• [INSTRUCTION]:
Copy the rows below word for word, starting at the beginning of the rows and ending with the line that contains "the person standing at pixel 91 132 →". Leave the pictures out of your copy.

● ● ● ● ●

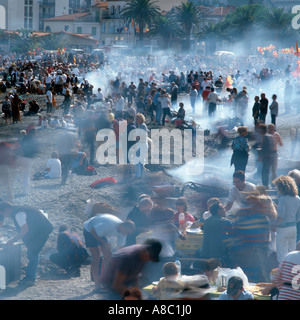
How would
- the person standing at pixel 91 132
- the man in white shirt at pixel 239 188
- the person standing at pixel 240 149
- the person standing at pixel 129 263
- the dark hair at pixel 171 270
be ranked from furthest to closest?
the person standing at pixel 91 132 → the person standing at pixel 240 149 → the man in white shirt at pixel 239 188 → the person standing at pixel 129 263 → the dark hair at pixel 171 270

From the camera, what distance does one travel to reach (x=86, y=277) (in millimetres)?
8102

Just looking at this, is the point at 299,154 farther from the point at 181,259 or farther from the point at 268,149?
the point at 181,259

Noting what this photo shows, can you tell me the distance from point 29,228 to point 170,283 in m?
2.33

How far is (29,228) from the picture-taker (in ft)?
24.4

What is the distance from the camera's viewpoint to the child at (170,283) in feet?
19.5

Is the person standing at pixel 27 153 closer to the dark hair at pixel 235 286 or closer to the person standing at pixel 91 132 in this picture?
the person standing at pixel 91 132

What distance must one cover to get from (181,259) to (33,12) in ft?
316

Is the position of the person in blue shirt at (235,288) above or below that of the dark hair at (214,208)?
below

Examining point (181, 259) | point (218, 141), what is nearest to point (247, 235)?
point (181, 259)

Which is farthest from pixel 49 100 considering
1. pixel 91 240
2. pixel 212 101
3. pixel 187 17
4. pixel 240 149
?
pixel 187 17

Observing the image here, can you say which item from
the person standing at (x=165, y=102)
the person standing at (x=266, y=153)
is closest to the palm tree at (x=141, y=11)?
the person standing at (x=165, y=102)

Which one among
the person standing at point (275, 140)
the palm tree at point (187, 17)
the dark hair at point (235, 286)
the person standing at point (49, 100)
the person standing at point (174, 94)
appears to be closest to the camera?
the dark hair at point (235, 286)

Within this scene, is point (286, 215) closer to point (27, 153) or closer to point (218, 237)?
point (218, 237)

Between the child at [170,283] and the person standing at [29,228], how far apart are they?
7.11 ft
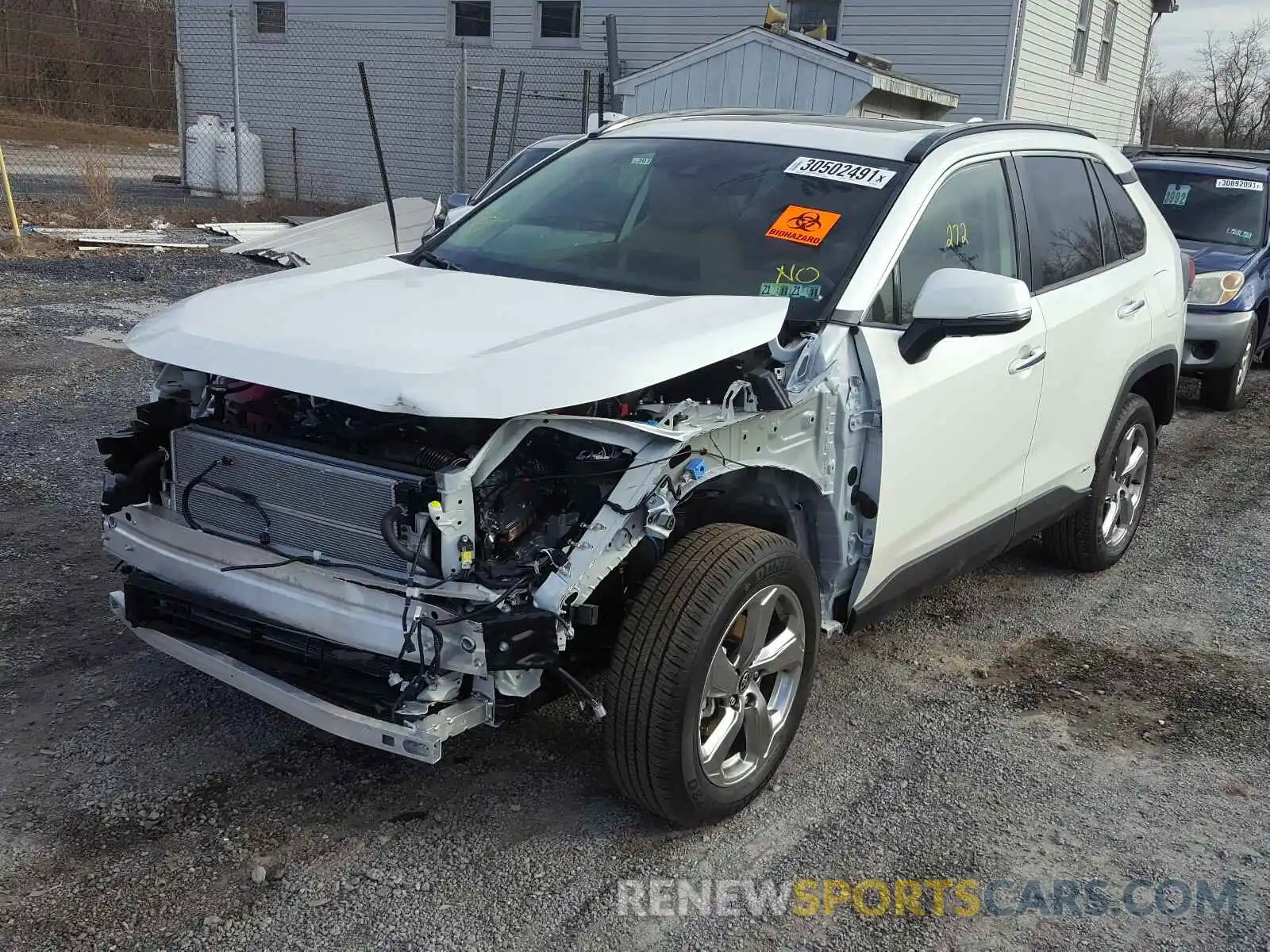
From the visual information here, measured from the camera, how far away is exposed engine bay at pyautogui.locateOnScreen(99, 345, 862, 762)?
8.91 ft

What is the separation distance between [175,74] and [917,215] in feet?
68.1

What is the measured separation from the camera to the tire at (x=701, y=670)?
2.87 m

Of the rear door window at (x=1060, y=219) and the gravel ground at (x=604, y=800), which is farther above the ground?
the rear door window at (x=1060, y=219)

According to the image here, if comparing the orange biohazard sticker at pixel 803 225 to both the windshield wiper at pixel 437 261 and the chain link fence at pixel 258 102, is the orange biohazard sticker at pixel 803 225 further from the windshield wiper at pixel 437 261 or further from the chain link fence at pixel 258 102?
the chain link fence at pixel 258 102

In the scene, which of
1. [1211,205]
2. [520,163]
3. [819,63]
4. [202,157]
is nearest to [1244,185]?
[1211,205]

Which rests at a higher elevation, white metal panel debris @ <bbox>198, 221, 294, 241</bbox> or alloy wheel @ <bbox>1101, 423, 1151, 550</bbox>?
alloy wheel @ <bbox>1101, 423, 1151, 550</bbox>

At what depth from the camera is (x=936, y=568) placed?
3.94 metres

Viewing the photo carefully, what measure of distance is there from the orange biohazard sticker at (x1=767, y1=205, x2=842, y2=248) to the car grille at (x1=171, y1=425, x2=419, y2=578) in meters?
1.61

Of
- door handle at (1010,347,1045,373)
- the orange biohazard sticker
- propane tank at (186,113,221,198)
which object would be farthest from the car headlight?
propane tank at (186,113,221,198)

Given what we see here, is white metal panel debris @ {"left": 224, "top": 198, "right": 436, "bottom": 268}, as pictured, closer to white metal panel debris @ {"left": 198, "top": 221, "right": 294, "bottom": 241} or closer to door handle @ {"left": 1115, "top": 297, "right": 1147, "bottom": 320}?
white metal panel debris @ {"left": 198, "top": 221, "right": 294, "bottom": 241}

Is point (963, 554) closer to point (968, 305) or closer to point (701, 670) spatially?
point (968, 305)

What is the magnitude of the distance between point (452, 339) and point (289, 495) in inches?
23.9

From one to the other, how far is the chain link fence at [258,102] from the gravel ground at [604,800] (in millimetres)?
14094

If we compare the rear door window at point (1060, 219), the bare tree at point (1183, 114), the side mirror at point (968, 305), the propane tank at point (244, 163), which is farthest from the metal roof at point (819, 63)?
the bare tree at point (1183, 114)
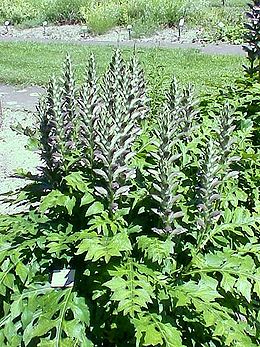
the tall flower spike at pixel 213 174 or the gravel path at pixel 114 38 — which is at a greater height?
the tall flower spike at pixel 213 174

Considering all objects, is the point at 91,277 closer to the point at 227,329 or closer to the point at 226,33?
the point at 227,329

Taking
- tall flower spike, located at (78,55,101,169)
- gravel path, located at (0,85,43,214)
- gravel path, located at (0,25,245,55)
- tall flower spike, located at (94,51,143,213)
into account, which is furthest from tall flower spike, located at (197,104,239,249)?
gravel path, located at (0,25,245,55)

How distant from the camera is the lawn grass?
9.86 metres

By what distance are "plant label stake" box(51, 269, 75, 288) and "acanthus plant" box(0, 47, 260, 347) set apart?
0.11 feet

● ● ● ● ●

• [RESPONSE TO THE EXERCISE]:
How would
- the person standing at pixel 91 132
- the man in white shirt at pixel 239 188
- the person standing at pixel 240 149
- the person standing at pixel 129 263
- the dark hair at pixel 171 270
be ranked from furthest to closest?
the person standing at pixel 91 132 → the person standing at pixel 240 149 → the man in white shirt at pixel 239 188 → the person standing at pixel 129 263 → the dark hair at pixel 171 270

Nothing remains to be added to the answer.